Ancient Martian Drinking Vessel? Or Just a Rock?
Mars Exoarchaeology Report: #EXP001 "The Jug"
As part of my ongoing pursuit to bring credibility to the subject of Martian exoarchaeology - the hunt for alien artefacts on the surface of the Red Planet - I will today present a report of mine which takes a look at an unusual object, and decides that it’s not worth cataloguing as a potential artefact…
Here’s the initial report summary:
Mars Report Ref: EXP-001
Report date: March 2021
Research Status: Closed - Explained
Description: "The Jug"
Approximate size: 15-20 cm
Mission: Curiosity Rover
Location: Gale Crater
Identified by: Javed Raza
Image date: Sol 388 Sep 2013
Image credit: NASA/JPL-Caltech/MSSS
Graphics/image editing: M. J. Craig
All raw images: Sol 388
This object stands in isolation, with nothing else unusual in the vicinity. If it were not for the apparent 'handle' appendage, it would be dismissed as just a large stone or perhaps a meteorite.

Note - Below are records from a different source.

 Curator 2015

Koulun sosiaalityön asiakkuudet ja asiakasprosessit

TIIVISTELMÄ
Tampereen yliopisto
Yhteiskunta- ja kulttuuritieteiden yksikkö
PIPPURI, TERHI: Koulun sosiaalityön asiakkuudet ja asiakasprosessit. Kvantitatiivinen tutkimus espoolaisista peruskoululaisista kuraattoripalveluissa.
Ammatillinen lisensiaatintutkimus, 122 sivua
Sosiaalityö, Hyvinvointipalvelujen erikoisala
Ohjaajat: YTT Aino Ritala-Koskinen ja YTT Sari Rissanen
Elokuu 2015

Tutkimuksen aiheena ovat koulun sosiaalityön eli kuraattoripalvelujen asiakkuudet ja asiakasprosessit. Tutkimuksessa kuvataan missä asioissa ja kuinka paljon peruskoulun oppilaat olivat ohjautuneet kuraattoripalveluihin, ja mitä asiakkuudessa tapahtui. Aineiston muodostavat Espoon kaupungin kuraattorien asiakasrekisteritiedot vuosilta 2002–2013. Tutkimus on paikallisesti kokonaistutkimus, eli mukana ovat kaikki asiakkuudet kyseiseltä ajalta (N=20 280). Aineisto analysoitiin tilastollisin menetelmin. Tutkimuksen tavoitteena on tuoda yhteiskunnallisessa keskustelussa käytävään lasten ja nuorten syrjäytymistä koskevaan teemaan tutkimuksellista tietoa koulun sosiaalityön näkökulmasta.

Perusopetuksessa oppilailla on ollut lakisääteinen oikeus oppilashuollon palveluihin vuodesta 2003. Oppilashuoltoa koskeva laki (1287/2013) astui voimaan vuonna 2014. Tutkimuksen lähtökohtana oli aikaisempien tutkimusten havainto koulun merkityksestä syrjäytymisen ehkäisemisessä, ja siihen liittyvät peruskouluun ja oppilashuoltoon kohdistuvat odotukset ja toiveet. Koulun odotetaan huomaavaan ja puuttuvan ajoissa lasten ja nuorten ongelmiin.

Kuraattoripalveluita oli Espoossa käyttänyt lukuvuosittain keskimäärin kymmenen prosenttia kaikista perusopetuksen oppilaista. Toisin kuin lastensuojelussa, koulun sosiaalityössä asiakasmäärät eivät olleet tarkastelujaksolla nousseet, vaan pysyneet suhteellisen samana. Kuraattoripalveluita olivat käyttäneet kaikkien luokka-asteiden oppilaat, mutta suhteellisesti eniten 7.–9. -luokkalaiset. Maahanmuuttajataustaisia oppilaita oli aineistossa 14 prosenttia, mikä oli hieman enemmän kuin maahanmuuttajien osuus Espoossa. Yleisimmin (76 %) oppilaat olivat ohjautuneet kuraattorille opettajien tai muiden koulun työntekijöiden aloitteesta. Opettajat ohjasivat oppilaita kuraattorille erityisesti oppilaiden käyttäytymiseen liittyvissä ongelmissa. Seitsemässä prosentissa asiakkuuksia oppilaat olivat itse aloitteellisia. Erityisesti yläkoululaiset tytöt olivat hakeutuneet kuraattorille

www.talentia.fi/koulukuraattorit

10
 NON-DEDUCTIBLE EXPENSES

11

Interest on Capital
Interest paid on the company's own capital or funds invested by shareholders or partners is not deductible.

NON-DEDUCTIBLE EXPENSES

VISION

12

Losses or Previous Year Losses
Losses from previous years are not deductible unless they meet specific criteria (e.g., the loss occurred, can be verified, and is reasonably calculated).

Potential as an Artificial Object
On the right-hand side, there appears to be a curved handle.
A random lone rock or meteorite.
Comments: #EXP001 “The Jug”
The temptation with this object is to become totally fixated upon the handle-like shape on the right side of it, as it gives a strong visual impression of being a familiar appendage we all recognize.
As we get nearer, we think we see the right kind of shadows and fall of light to indicate a curved handle shape, and from a certain distance it is certainly persuasive. However, as we zoom in closer (Fig. 4) the detail begins to distort as the image pixels get stretched, and JPEG compression artefacts start to appear. Are our eyes being tricked? Is there really light passing through the handle opening, or is the dark line outlining the ‘handle’ which suggests a shadow, in reality just a flat mark on the rock?
Okay, let's step back from the actual object and consider the context and the question being asked here, which is:
“What is the chance that a jug or vessel, has been found somewhat intact in an open landscape in the middle of nowhere, having been exposed to at least many thousands, probably millions, of years of erosion and maybe much longer?”
Had such a thing been discovered in a somewhat sheltered area in the vicinity of a few other odd, artisan-like objects, then the possibility that it was indeed a jug or vessel of some kind, could be entertained. Out here, however, exposed to the harsh elements, and in proximity to nothing else remotely interesting, or suggestive of an ancient humanoid habitat (yes, we think ‘humanoid’, generally speaking), we must be doubtful.
Although again, to remain open-minded, had it been made at a time when Mars had plenty of oxygen, an artisan may well have used a non-corrosive metal such as bronze, which could have helped it survive to the present day, where only trace amounts of oxygen remain in the atmosphere (0.17%) to cause any damage. So it remains possible it is an artefact. That it was made with a very hard, non-corroding substance, and that on the other side of the object (if the rover had driven over to examine it… ), we might well find a second handle to confirm it.
However, my assessment leans heavily towards a natural explanation for this one, especially given the location and the existence of other similar-sized and coloured isolated rocks nearby (see Fig. 6), and that the ‘handle’ is more likely to be an optical illusion caused by the angle of viewing in the NASA image and the limitations of the JPEG file. Also, after many millions of years of erosion by wind-blown sand, we should expect, in this exposed position, that such a small metallic artefact would have been ground to dust by now. Hence, I therefore consider it much more likely that ‘The Jug’ is just a common rock or meteorite.
Yes, I'm in effect overriding what my eyes want to see, which is quite clearly a ‘handle’ attached to some kind of ‘container, jug, urn’ or something similar. You just have to see beyond what the visual picture suggests from your Earth-based experience, and remember that it is only a flat 2D image you are looking at, which has its limits in terms of what information it can give you.
It's very important I feel to remain as objective, reasonable and rational as possible while searching for alien artefacts on the Planet Mars, a subject that is regarded by most sensible folk as completely irrational anyway. Being critical and aware of your own proclivity towards interpretation, therefore, will provide you with a much better chance of finding something truly remarkable.
So, yes, I'm ruling out "The Jug" as a potential Martian artefact, because I think it falls firmly outside the mark.
Let future Martian exoarchaeologists be my judge!